Показалось, как будто мы еще раз встретились.
Если честно, про «чувства» в письме я толком не понял. Ни я, ни Харуна так ничего и не сказали друг другу до самого конца.
Эпилог
А вскоре госпитализация подошла к концу.
Встречать меня приехали и отец, и мама, и Нацуми. Когда возвращались домой, родители заняли передние сиденья, а нас с сестрой посадили сзади. Нам предстоял долгий путь: около четырех часов. Давно мы уже не путешествовали всей семьей на такие расстояния.
– Слушайте, раз Акито поправился, мы теперь можем куда-нибудь съездить? – спросила Нацуми, подавшись вперед.
– Можем… Только он же не вылечился насовсем. Посмотрим, как себя будет чувствовать, – спокойно ответил отец, и наши глаза встретились в зеркале заднего вида.
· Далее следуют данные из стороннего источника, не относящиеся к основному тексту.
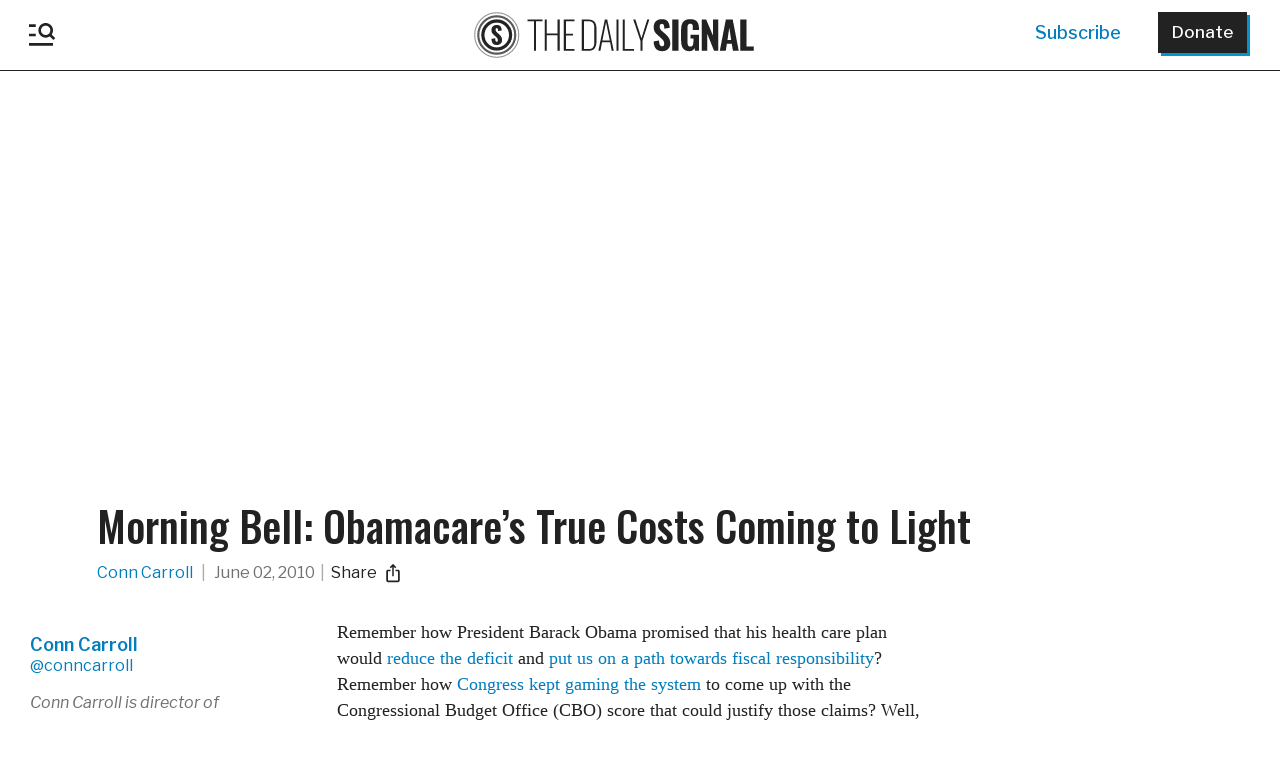

--- FILE ---
content_type: text/plain;charset=UTF-8
request_url: https://c.pub.network/v2/c
body_size: -265
content:
0fdc01ef-a2c7-4512-a1a6-f05415bb923a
Я тут же отвел взгляд на проплывающие мимо пейзажи. Машина свернула на высокоскоростную трассу.
– Да я в любой момент готов. Хоть на источники, хоть в парк развлечений, – отозвался я, застегивая ремень безопасности.
– Правда?! – тут же оживилась Нацуми. – А когда мы поедем? Бабушку тоже скоро выпишут, давайте с ней вместе!
– Можно на следующих выходных или на весенние каникулы. Как ты, Акито?
– Да не против.
– Куда поедем? – с улыбкой поинтересовалась мама, и Нацуми тоже весело рассмеялась. Добрую улыбку я разглядел и на лице отца через зеркало.
Больше до самого дома разговор не прерывался, и в салоне стало по-настоящему уютно.
Я впервые рассказал семье про Харуну. Все-таки целых четыре часа – этого с лихвой хватило на всю нашу историю от первой до последней встречи. Я то смеялся, то плакал. Семья слушала.
Показалось, что вернулись те светлые дни, когда мы все так дружно ладили.
В школу я снова пошел в середине февраля.
Слух о том, что у меня больное сердце, уже расползся по классу. Оно и понятно: я же не появлялся целый месяц после каникул, и родителям пришлось поговорить с учителями. Хотя о прогнозе на остаток моей жизни мы умолчали.